TASK OBJECTIVE | Would you print the whole listing again, word for word?

RECORDS SHOWN |
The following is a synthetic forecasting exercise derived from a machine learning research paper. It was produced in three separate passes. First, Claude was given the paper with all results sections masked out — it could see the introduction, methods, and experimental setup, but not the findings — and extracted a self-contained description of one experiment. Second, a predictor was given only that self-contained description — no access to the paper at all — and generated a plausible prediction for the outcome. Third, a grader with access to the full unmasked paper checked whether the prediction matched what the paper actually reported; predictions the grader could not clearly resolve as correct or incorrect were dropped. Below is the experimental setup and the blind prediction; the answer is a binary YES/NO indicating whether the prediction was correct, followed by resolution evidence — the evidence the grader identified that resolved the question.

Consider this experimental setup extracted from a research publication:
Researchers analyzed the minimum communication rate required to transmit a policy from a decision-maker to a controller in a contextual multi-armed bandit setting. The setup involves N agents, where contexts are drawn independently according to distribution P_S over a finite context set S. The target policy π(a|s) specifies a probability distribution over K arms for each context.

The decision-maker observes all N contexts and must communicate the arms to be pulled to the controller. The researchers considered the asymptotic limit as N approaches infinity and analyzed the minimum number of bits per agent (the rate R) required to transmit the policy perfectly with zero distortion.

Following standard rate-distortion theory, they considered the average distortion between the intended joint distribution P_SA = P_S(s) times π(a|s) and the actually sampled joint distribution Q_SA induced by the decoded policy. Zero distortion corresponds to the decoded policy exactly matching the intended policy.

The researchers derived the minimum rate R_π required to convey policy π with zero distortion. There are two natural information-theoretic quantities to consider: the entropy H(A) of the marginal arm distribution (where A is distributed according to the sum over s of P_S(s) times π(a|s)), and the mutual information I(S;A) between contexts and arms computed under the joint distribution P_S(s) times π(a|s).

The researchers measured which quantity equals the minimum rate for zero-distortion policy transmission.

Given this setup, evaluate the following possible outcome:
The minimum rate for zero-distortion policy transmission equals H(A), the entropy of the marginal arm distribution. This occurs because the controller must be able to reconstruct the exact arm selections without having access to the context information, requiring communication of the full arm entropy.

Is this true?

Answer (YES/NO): NO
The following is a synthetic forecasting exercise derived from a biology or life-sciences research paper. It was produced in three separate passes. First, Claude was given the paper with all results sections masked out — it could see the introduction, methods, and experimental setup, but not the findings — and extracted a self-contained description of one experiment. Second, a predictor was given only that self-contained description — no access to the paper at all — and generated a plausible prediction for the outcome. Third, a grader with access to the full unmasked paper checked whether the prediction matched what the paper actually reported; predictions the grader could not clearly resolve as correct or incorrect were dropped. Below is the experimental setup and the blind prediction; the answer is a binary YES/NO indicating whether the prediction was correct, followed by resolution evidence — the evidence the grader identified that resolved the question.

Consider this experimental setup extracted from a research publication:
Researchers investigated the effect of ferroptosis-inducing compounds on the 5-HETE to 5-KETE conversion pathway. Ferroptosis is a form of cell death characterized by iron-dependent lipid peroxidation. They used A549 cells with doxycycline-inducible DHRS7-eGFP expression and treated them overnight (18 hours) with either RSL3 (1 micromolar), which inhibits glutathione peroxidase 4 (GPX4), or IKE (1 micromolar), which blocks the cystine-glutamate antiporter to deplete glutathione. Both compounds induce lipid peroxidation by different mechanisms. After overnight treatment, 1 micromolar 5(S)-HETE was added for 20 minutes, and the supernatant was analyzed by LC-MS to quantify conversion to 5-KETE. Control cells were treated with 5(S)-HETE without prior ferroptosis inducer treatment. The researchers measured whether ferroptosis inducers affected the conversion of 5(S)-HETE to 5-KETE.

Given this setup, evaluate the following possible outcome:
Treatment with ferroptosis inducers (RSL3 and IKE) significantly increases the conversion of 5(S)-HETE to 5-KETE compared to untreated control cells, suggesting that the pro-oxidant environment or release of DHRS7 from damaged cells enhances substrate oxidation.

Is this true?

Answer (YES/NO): NO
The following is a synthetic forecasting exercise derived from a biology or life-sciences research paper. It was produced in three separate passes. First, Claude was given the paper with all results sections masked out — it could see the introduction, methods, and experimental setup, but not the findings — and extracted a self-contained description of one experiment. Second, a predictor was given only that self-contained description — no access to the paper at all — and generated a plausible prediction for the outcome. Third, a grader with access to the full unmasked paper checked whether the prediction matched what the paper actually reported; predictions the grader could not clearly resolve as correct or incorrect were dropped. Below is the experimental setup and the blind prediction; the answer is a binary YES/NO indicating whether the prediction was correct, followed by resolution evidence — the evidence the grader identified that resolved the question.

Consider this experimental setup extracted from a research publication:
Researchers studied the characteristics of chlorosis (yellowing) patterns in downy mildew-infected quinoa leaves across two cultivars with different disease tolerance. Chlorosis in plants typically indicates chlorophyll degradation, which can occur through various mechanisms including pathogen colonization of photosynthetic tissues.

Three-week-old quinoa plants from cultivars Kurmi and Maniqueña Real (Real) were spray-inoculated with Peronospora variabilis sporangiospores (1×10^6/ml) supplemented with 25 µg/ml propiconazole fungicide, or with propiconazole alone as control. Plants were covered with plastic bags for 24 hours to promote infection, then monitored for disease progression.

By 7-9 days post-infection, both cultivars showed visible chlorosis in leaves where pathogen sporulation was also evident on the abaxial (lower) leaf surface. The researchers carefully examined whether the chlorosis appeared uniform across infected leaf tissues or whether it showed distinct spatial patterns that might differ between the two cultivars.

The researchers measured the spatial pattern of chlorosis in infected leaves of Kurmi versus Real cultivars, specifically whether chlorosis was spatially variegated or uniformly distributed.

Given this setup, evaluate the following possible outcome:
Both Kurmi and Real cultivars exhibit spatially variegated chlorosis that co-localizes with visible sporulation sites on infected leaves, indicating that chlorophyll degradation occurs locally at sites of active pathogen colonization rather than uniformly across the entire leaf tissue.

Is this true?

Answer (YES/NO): NO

TASK SOLUTION |
The following is a synthetic forecasting exercise derived from a machine learning research paper. It was produced in three separate passes. First, Claude was given the paper with all results sections masked out — it could see the introduction, methods, and experimental setup, but not the findings — and extracted a self-contained description of one experiment. Second, a predictor was given only that self-contained description — no access to the paper at all — and generated a plausible prediction for the outcome. Third, a grader with access to the full unmasked paper checked whether the prediction matched what the paper actually reported; predictions the grader could not clearly resolve as correct or incorrect were dropped. Below is the experimental setup and the blind prediction; the answer is a binary YES/NO indicating whether the prediction was correct, followed by resolution evidence — the evidence the grader identified that resolved the question.

Consider this experimental setup extracted from a research publication:
Researchers analyzed the minimum communication rate required to transmit a policy from a decision-maker to a controller in a contextual multi-armed bandit setting. The setup involves N agents, where contexts are drawn independently according to distribution P_S over a finite context set S. The target policy π(a|s) specifies a probability distribution over K arms for each context.

The decision-maker observes all N contexts and must communicate the arms to be pulled to the controller. The researchers considered the asymptotic limit as N approaches infinity and analyzed the minimum number of bits per agent (the rate R) required to transmit the policy perfectly with zero distortion.

Following standard rate-distortion theory, they considered the average distortion between the intended joint distribution P_SA = P_S(s) times π(a|s) and the actually sampled joint distribution Q_SA induced by the decoded policy. Zero distortion corresponds to the decoded policy exactly matching the intended policy.

The researchers derived the minimum rate R_π required to convey policy π with zero distortion. There are two natural information-theoretic quantities to consider: the entropy H(A) of the marginal arm distribution (where A is distributed according to the sum over s of P_S(s) times π(a|s)), and the mutual information I(S;A) between contexts and arms computed under the joint distribution P_S(s) times π(a|s).

The researchers measured which quantity equals the minimum rate for zero-distortion policy transmission.

Given this setup, evaluate the following possible outcome:
The minimum rate for zero-distortion policy transmission equals H(A), the entropy of the marginal arm distribution. This occurs because the controller must be able to reconstruct the exact arm selections without having access to the context information, requiring communication of the full arm entropy.

Is this true?

Answer (YES/NO): NO
The following is a synthetic forecasting exercise derived from a biology or life-sciences research paper. It was produced in three separate passes. First, Claude was given the paper with all results sections masked out — it could see the introduction, methods, and experimental setup, but not the findings — and extracted a self-contained description of one experiment. Second, a predictor was given only that self-contained description — no access to the paper at all — and generated a plausible prediction for the outcome. Third, a grader with access to the full unmasked paper checked whether the prediction matched what the paper actually reported; predictions the grader could not clearly resolve as correct or incorrect were dropped. Below is the experimental setup and the blind prediction; the answer is a binary YES/NO indicating whether the prediction was correct, followed by resolution evidence — the evidence the grader identified that resolved the question.

Consider this experimental setup extracted from a research publication:
Researchers investigated the effect of ferroptosis-inducing compounds on the 5-HETE to 5-KETE conversion pathway. Ferroptosis is a form of cell death characterized by iron-dependent lipid peroxidation. They used A549 cells with doxycycline-inducible DHRS7-eGFP expression and treated them overnight (18 hours) with either RSL3 (1 micromolar), which inhibits glutathione peroxidase 4 (GPX4), or IKE (1 micromolar), which blocks the cystine-glutamate antiporter to deplete glutathione. Both compounds induce lipid peroxidation by different mechanisms. After overnight treatment, 1 micromolar 5(S)-HETE was added for 20 minutes, and the supernatant was analyzed by LC-MS to quantify conversion to 5-KETE. Control cells were treated with 5(S)-HETE without prior ferroptosis inducer treatment. The researchers measured whether ferroptosis inducers affected the conversion of 5(S)-HETE to 5-KETE.

Given this setup, evaluate the following possible outcome:
Treatment with ferroptosis inducers (RSL3 and IKE) significantly increases the conversion of 5(S)-HETE to 5-KETE compared to untreated control cells, suggesting that the pro-oxidant environment or release of DHRS7 from damaged cells enhances substrate oxidation.

Is this true?

Answer (YES/NO): NO
The following is a synthetic forecasting exercise derived from a biology or life-sciences research paper. It was produced in three separate passes. First, Claude was given the paper with all results sections masked out — it could see the introduction, methods, and experimental setup, but not the findings — and extracted a self-contained description of one experiment. Second, a predictor was given only that self-contained description — no access to the paper at all — and generated a plausible prediction for the outcome. Third, a grader with access to the full unmasked paper checked whether the prediction matched what the paper actually reported; predictions the grader could not clearly resolve as correct or incorrect were dropped. Below is the experimental setup and the blind prediction; the answer is a binary YES/NO indicating whether the prediction was correct, followed by resolution evidence — the evidence the grader identified that resolved the question.

Consider this experimental setup extracted from a research publication:
Researchers studied the characteristics of chlorosis (yellowing) patterns in downy mildew-infected quinoa leaves across two cultivars with different disease tolerance. Chlorosis in plants typically indicates chlorophyll degradation, which can occur through various mechanisms including pathogen colonization of photosynthetic tissues.

Three-week-old quinoa plants from cultivars Kurmi and Maniqueña Real (Real) were spray-inoculated with Peronospora variabilis sporangiospores (1×10^6/ml) supplemented with 25 µg/ml propiconazole fungicide, or with propiconazole alone as control. Plants were covered with plastic bags for 24 hours to promote infection, then monitored for disease progression.

By 7-9 days post-infection, both cultivars showed visible chlorosis in leaves where pathogen sporulation was also evident on the abaxial (lower) leaf surface. The researchers carefully examined whether the chlorosis appeared uniform across infected leaf tissues or whether it showed distinct spatial patterns that might differ between the two cultivars.

The researchers measured the spatial pattern of chlorosis in infected leaves of Kurmi versus Real cultivars, specifically whether chlorosis was spatially variegated or uniformly distributed.

Given this setup, evaluate the following possible outcome:
Both Kurmi and Real cultivars exhibit spatially variegated chlorosis that co-localizes with visible sporulation sites on infected leaves, indicating that chlorophyll degradation occurs locally at sites of active pathogen colonization rather than uniformly across the entire leaf tissue.

Is this true?

Answer (YES/NO): NO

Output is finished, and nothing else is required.